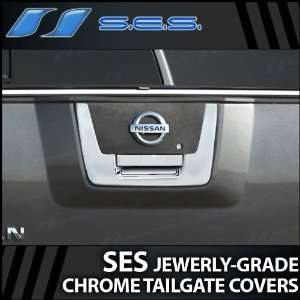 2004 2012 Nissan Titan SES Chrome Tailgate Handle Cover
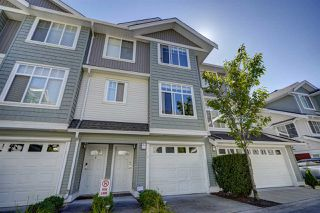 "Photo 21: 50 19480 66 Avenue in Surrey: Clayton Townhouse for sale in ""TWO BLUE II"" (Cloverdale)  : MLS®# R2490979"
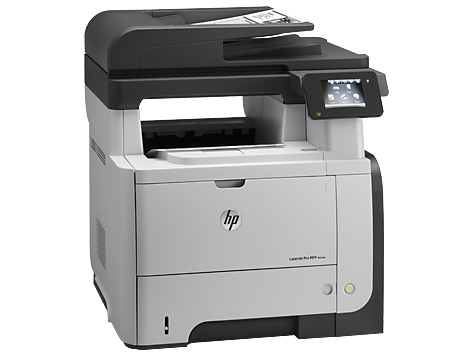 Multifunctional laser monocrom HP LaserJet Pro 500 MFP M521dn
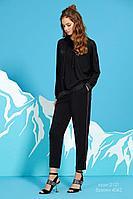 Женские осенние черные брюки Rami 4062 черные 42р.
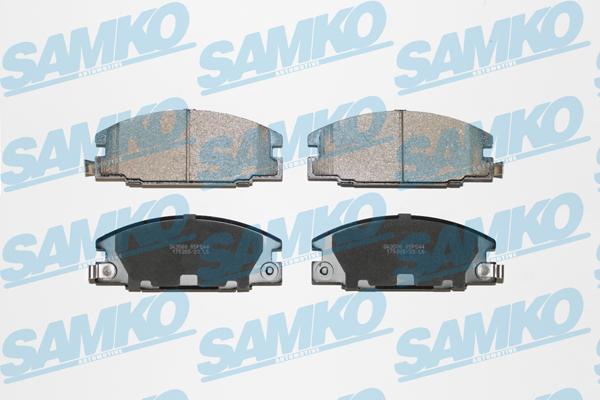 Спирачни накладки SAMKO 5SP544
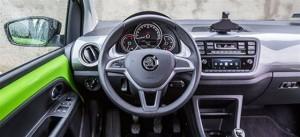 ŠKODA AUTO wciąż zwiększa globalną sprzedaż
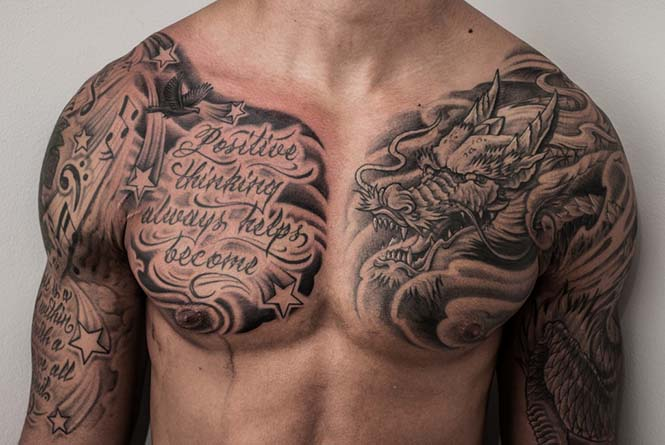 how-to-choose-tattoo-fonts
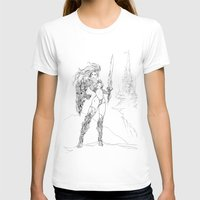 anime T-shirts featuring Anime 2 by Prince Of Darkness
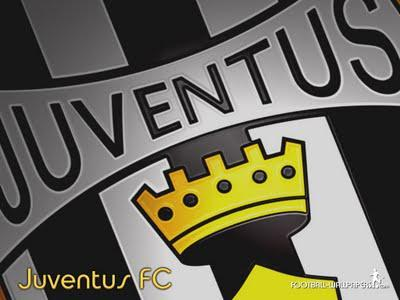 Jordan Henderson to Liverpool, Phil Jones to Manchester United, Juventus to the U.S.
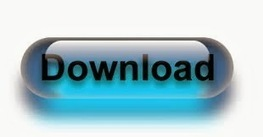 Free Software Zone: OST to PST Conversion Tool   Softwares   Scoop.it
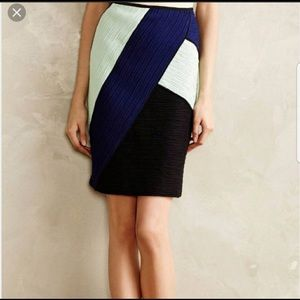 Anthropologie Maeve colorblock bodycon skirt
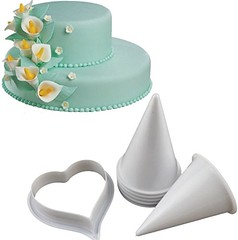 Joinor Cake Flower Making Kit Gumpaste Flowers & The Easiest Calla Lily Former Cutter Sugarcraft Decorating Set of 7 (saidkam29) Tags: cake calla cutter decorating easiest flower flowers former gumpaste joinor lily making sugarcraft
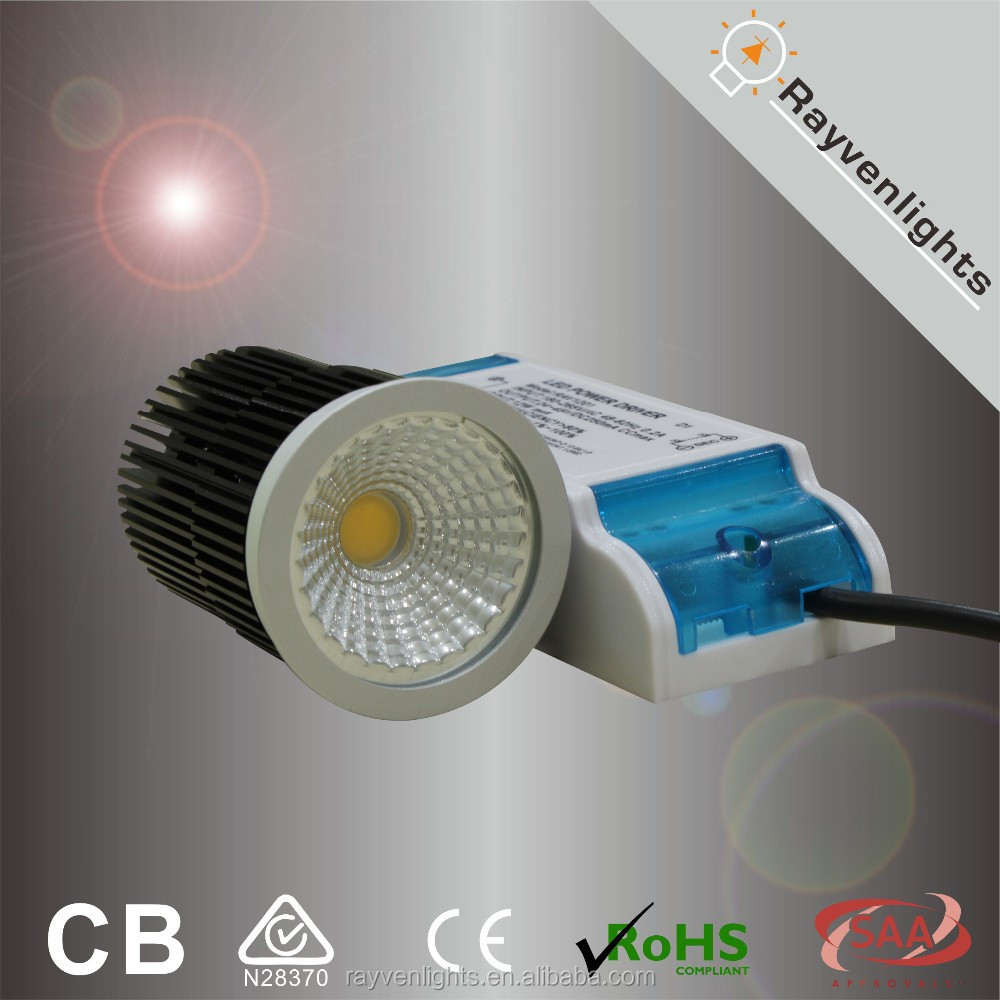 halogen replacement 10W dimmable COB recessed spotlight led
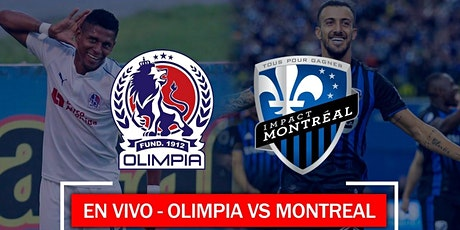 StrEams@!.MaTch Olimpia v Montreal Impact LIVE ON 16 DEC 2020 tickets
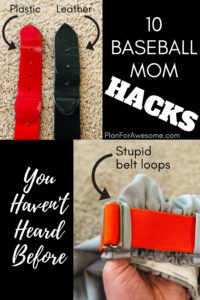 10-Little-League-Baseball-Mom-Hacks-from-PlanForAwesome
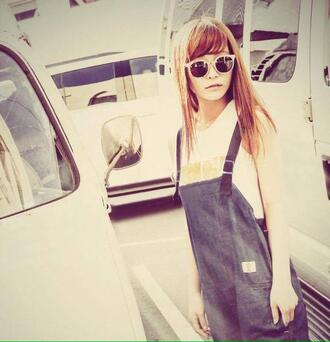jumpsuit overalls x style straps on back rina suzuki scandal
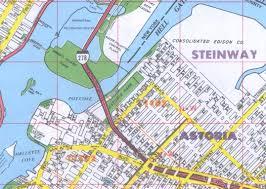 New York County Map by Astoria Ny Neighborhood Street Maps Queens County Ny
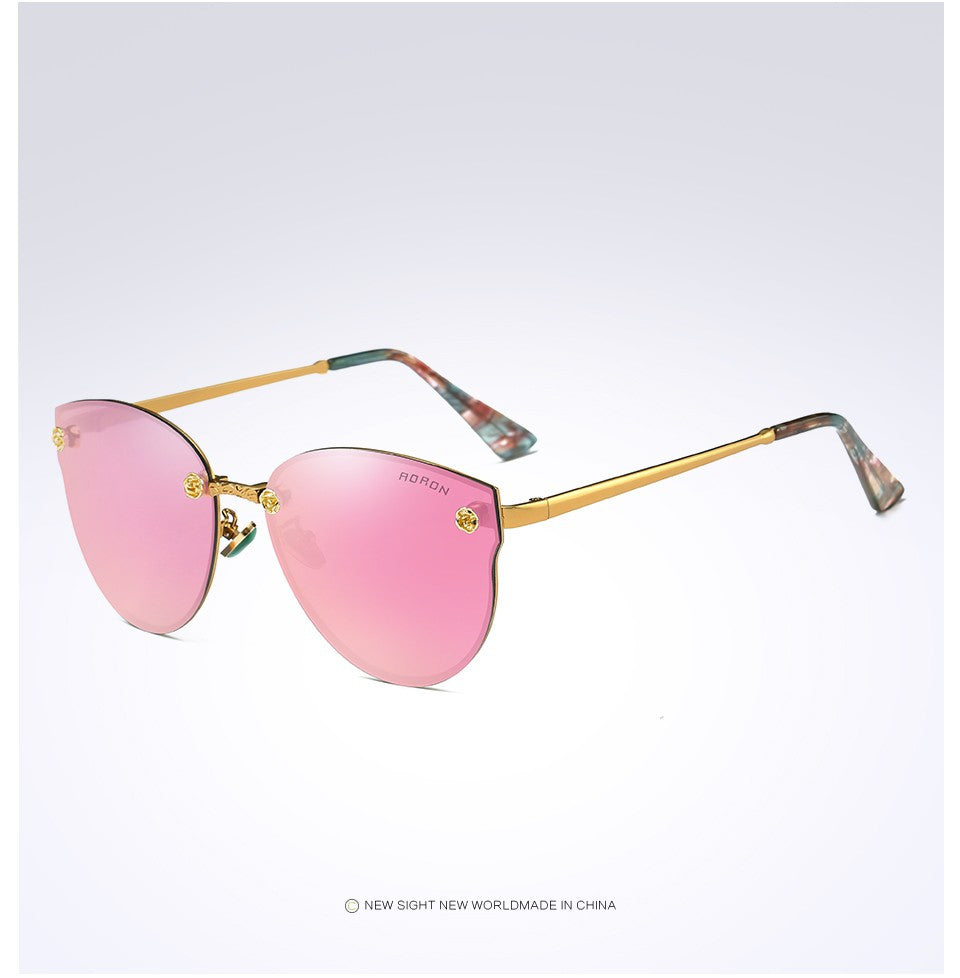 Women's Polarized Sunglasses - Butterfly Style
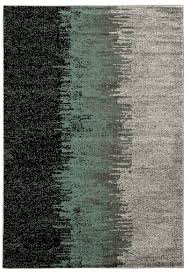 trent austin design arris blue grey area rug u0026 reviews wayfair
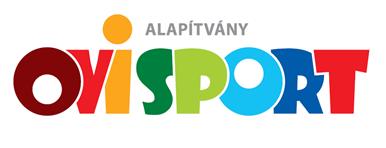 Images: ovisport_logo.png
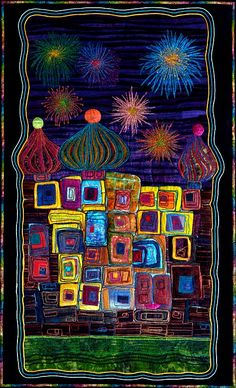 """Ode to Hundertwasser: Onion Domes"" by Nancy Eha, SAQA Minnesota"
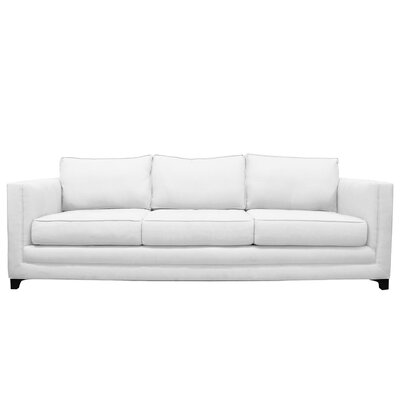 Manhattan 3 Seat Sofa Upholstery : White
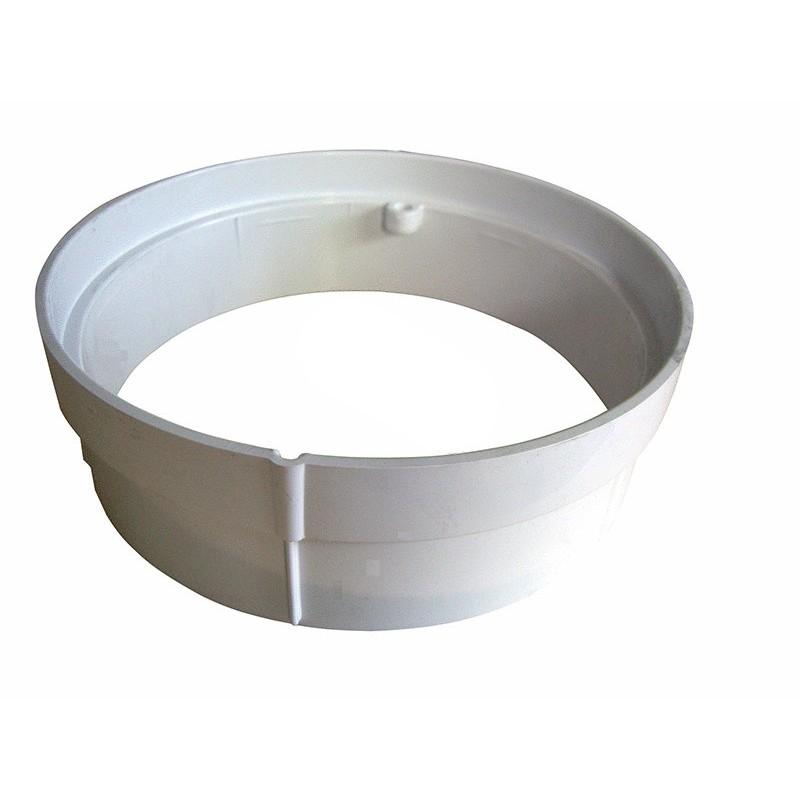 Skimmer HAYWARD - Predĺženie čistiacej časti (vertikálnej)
========================================================================
## WHAT NEEDS TO BE DONE
Return every entry word for word, but drop any pictures.

## WORKED SOLUTION
 2004 2012 Nissan Titan SES Chrome Tailgate Handle Cover
 "Photo 21: 50 19480 66 Avenue in Surrey: Clayton Townhouse for sale in ""TWO BLUE II"" (Cloverdale)  : MLS®# R2490979"
 Multifunctional laser monocrom HP LaserJet Pro 500 MFP M521dn
 Женские осенние черные брюки Rami 4062 черные 42р.
 Спирачни накладки SAMKO 5SP544
 ŠKODA AUTO wciąż zwiększa globalną sprzedaż
 how-to-choose-tattoo-fonts
 anime T-shirts featuring Anime 2 by Prince Of Darkness
 Jordan Henderson to Liverpool, Phil Jones to Manchester United, Juventus to the U.S.
 Free Software Zone: OST to PST Conversion Tool   Softwares   Scoop.it
 Anthropologie Maeve colorblock bodycon skirt
 Joinor Cake Flower Making Kit Gumpaste Flowers & The Easiest Calla Lily Former Cutter Sugarcraft Decorating Set of 7 (saidkam29) Tags: cake calla cutter decorating easiest flower flowers former gumpaste joinor lily making sugarcraft
 halogen replacement 10W dimmable COB recessed spotlight led
 StrEams@!.MaTch Olimpia v Montreal Impact LIVE ON 16 DEC 2020 tickets
 10-Little-League-Baseball-Mom-Hacks-from-PlanForAwesome
jumpsuit overalls x style straps on back rina suzuki scandal
 New York County Map by Astoria Ny Neighborhood Street Maps Queens County Ny
 Women's Polarized Sunglasses - Butterfly Style
 trent austin design arris blue grey area rug u0026 reviews wayfair
 Images: ovisport_logo.png
 """Ode to Hundertwasser: Onion Domes"" by Nancy Eha, SAQA Minnesota"
 Manhattan 3 Seat Sofa Upholstery : White
 Skimmer HAYWARD - Predĺženie čistiacej časti (vertikálnej)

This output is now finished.